▶ [Exercises to complete]:
A) List every tag given in the header of the page about the silent JEPA world model.
B) Answer these questions from the page about the silent JEPA world model:
(i) Under which license is it released?
(ii) Through what does the predator sense the world?
(iii) How many input channels does the ViT-Tiny encoder take?

▶ [Page excerpt]:
★ ★ ★ ★
---
license: mit
tags:
- jepa
- world-model
- reinforcement-learning
- audio
- pytorch
library_name: pytorch
---

# silent — JEPA world model that plays predator by listening

A 13M-parameter Joint Embedding Predictive Architecture (JEPA) trained to
predict next-step audio embeddings on a custom predator-prey environment.
The predator senses the world through four cardioid microphones (N/E/S/W)
on its body and chooses thrust + sonar ping actions to hunt the player.

- **Live demo**: https://sotoalt.dev/experiments/silent.html
- **Code**: https://github.com/SotoAlt/silent
- **Research journal**: https://github.com/SotoAlt/silent/blob/main/docs/JOURNAL.md

## Architecture

- ViT-Tiny encoder (4-channel input, trained from scratch, ~6M params)
- Linear action encoder (frameskip x 3 -> 192)
★ ★ ★ ★
▶ [Data provided]:

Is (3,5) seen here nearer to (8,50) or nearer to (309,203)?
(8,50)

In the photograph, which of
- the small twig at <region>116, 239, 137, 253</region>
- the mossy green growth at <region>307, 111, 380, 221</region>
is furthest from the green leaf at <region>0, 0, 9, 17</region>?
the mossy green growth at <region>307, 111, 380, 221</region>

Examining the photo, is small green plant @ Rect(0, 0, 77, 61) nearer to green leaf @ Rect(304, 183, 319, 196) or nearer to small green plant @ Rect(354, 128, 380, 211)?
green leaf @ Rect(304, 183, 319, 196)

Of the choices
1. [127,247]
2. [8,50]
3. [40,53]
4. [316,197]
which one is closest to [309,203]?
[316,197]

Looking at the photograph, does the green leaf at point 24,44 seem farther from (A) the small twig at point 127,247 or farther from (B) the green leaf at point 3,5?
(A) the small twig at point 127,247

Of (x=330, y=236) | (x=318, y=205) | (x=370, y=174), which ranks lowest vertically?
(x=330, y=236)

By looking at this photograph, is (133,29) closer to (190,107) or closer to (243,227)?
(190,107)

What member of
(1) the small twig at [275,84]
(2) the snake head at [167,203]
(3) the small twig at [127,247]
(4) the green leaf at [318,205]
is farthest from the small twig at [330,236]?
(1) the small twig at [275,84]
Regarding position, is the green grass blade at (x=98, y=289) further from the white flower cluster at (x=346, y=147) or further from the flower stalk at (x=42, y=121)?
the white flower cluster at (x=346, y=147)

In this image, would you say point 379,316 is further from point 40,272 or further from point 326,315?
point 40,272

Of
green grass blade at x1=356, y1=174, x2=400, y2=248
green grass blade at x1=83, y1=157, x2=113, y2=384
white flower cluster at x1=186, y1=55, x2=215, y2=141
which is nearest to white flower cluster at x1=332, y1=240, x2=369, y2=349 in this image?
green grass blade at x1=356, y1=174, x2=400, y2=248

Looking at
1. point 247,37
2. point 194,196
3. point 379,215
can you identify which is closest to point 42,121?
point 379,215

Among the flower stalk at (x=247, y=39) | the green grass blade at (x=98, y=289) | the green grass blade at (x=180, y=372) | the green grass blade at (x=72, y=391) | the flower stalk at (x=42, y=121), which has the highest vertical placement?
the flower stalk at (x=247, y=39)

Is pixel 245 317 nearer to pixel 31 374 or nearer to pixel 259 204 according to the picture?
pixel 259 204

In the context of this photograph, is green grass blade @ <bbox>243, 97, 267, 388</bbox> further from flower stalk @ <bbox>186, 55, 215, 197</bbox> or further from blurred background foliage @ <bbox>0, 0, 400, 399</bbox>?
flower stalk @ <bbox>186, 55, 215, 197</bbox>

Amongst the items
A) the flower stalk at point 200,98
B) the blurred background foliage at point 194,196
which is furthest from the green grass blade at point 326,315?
★ ★ ★ ★
▶ [Answers per task]:
A) jepa, world-model, reinforcement-learning, audio, pytorch

B)
(i) MIT.
(ii) Four cardioid microphones (N/E/S/W) on its body.
(iii) Four.